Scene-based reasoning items
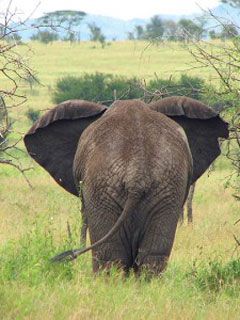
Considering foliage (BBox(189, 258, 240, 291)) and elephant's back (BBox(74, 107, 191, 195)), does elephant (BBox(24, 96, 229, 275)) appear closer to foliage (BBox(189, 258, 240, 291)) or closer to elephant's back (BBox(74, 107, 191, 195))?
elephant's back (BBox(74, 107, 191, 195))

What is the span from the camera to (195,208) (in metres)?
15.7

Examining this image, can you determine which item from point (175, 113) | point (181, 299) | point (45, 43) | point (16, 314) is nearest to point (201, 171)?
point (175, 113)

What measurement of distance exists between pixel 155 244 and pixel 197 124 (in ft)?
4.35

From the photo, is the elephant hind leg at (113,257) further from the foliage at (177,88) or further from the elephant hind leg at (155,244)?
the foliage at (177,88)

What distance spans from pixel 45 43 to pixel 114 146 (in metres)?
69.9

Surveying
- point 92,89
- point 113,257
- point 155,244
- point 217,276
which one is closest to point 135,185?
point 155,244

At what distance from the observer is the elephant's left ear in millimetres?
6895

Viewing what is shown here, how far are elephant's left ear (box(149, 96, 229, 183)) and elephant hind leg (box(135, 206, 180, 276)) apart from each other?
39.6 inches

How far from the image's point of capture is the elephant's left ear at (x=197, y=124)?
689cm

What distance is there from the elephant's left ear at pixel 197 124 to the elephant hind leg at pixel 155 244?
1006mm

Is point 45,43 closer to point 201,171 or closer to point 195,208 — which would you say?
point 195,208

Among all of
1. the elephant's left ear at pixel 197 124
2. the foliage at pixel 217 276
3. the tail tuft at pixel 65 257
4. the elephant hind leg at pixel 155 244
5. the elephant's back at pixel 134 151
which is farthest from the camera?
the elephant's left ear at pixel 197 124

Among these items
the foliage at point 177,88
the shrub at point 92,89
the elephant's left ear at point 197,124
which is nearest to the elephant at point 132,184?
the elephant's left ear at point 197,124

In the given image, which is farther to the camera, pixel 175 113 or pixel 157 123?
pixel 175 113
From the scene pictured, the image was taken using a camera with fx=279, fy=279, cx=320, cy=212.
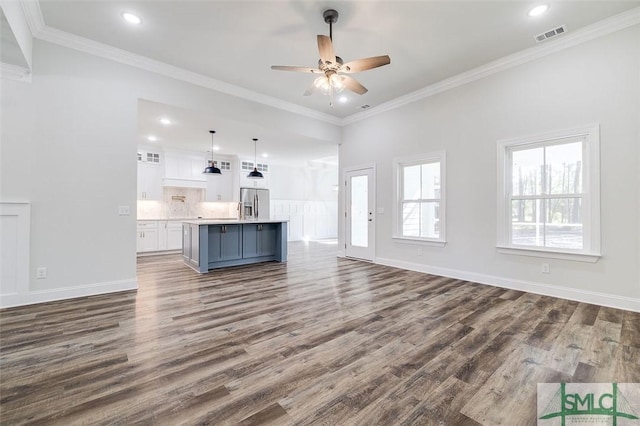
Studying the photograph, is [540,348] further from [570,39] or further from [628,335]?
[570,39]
...
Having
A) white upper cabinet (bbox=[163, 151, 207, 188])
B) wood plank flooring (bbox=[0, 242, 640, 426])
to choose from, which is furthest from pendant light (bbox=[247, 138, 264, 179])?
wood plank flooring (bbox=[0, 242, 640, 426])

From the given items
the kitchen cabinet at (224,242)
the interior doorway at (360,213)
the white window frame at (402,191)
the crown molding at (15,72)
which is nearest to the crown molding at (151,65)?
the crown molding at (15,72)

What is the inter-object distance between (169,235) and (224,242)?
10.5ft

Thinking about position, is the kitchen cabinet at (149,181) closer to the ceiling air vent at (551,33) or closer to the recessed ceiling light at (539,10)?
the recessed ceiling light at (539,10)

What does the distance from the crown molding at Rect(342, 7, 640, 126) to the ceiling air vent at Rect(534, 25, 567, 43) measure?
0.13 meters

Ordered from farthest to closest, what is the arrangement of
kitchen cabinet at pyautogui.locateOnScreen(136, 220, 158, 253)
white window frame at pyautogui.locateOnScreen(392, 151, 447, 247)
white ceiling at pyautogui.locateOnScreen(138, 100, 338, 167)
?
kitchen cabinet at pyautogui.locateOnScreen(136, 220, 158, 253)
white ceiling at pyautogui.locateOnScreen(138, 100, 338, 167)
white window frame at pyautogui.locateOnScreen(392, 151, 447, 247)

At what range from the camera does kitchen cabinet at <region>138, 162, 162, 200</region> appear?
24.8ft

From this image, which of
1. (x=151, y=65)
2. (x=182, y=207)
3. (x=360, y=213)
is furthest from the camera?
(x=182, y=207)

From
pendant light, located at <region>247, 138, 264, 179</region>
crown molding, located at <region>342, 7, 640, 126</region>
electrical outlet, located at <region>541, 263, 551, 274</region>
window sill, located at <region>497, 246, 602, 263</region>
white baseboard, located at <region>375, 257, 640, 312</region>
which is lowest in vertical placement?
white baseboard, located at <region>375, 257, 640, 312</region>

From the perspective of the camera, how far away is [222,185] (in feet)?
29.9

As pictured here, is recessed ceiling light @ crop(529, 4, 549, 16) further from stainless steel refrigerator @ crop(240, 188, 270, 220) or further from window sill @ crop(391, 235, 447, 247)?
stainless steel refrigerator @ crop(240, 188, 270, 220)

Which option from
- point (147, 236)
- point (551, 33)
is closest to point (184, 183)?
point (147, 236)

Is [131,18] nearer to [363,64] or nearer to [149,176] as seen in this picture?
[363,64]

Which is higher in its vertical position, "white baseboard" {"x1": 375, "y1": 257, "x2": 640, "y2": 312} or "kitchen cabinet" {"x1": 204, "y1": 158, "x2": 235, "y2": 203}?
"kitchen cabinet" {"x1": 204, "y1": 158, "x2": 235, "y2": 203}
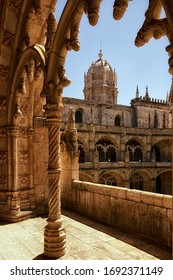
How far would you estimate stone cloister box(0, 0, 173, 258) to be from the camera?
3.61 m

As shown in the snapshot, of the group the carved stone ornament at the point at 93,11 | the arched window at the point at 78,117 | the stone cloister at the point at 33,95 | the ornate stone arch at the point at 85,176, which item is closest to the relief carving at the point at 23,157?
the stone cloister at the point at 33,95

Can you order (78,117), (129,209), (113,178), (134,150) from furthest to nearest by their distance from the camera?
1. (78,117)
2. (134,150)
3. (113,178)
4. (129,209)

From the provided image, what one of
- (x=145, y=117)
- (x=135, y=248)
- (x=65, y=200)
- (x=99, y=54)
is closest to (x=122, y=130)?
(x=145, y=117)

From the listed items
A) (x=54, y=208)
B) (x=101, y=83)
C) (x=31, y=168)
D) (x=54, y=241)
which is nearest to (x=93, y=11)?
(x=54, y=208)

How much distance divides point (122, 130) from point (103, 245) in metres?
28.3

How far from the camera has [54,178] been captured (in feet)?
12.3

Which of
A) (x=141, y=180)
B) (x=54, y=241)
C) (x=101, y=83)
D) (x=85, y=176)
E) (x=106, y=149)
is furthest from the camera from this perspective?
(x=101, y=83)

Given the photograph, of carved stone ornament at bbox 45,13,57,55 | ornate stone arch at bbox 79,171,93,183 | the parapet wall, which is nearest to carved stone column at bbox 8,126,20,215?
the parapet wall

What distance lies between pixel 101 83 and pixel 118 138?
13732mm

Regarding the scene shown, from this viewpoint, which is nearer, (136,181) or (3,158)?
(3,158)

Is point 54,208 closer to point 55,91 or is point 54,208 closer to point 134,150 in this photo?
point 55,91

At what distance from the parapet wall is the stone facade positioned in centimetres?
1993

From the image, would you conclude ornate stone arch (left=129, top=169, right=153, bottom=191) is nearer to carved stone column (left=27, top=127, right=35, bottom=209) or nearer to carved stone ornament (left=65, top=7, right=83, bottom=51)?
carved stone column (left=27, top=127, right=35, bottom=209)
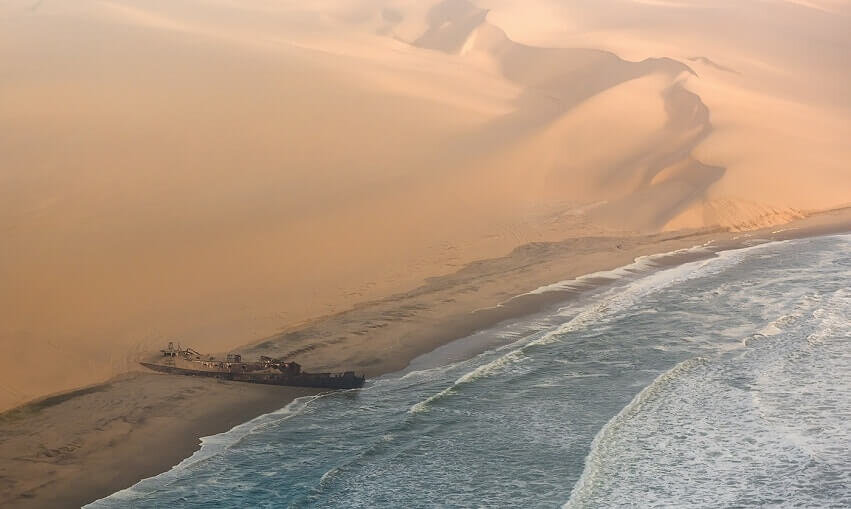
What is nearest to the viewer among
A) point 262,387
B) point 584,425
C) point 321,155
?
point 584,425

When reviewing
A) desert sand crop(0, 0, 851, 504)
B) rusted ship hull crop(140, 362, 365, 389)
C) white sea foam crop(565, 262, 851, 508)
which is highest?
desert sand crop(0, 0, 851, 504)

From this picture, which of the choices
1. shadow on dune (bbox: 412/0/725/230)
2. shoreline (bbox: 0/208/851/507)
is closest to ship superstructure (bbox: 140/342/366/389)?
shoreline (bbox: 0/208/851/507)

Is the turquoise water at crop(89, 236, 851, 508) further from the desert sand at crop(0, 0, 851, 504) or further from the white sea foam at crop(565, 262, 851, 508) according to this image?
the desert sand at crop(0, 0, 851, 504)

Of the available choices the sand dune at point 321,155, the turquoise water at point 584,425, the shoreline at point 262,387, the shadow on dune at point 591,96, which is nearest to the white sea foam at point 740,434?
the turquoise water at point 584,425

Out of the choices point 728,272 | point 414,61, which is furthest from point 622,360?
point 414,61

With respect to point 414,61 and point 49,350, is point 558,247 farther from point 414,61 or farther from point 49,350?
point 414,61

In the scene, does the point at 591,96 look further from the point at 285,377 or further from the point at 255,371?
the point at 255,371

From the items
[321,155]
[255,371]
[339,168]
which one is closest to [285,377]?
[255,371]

▶ **EXERCISE GOAL**:
Quote the items above word for word, from the line with "At what range" up to and including the line with "4. (129,209)", and leave out the pictures.

▶ **TASK RESPONSE**:
At what range from the camera does kitchen cabinet at <region>138, 162, 162, 200</region> appear?
24.8ft

From this image, which of
1. (x=151, y=65)
2. (x=182, y=207)
3. (x=360, y=213)
is furthest from the camera?
(x=182, y=207)

From
pendant light, located at <region>247, 138, 264, 179</region>
crown molding, located at <region>342, 7, 640, 126</region>
electrical outlet, located at <region>541, 263, 551, 274</region>
window sill, located at <region>497, 246, 602, 263</region>
white baseboard, located at <region>375, 257, 640, 312</region>
which is lowest in vertical placement?
white baseboard, located at <region>375, 257, 640, 312</region>

From the perspective of the camera, how far away is [222,185] (in feet)?
29.9

As pictured here, is recessed ceiling light @ crop(529, 4, 549, 16) further from stainless steel refrigerator @ crop(240, 188, 270, 220) or further from window sill @ crop(391, 235, 447, 247)?
stainless steel refrigerator @ crop(240, 188, 270, 220)

Which option from
- point (147, 236)
- point (551, 33)
is closest to point (184, 183)?
point (147, 236)

Is [131,18] nearer to [363,64] or nearer to [149,176] as seen in this picture?
[363,64]

Which is higher in its vertical position, "white baseboard" {"x1": 375, "y1": 257, "x2": 640, "y2": 312} or "kitchen cabinet" {"x1": 204, "y1": 158, "x2": 235, "y2": 203}?
"kitchen cabinet" {"x1": 204, "y1": 158, "x2": 235, "y2": 203}
How far would you estimate stone cloister box(0, 0, 173, 258) to be from the camera?
3.61 m

As shown in the snapshot, of the group the carved stone ornament at the point at 93,11 | the arched window at the point at 78,117 | the stone cloister at the point at 33,95 | the ornate stone arch at the point at 85,176, which item is closest to the relief carving at the point at 23,157?
the stone cloister at the point at 33,95

Can you order (78,117), (129,209), (113,178), (134,150) from furthest to nearest by their distance from the camera?
1. (78,117)
2. (134,150)
3. (113,178)
4. (129,209)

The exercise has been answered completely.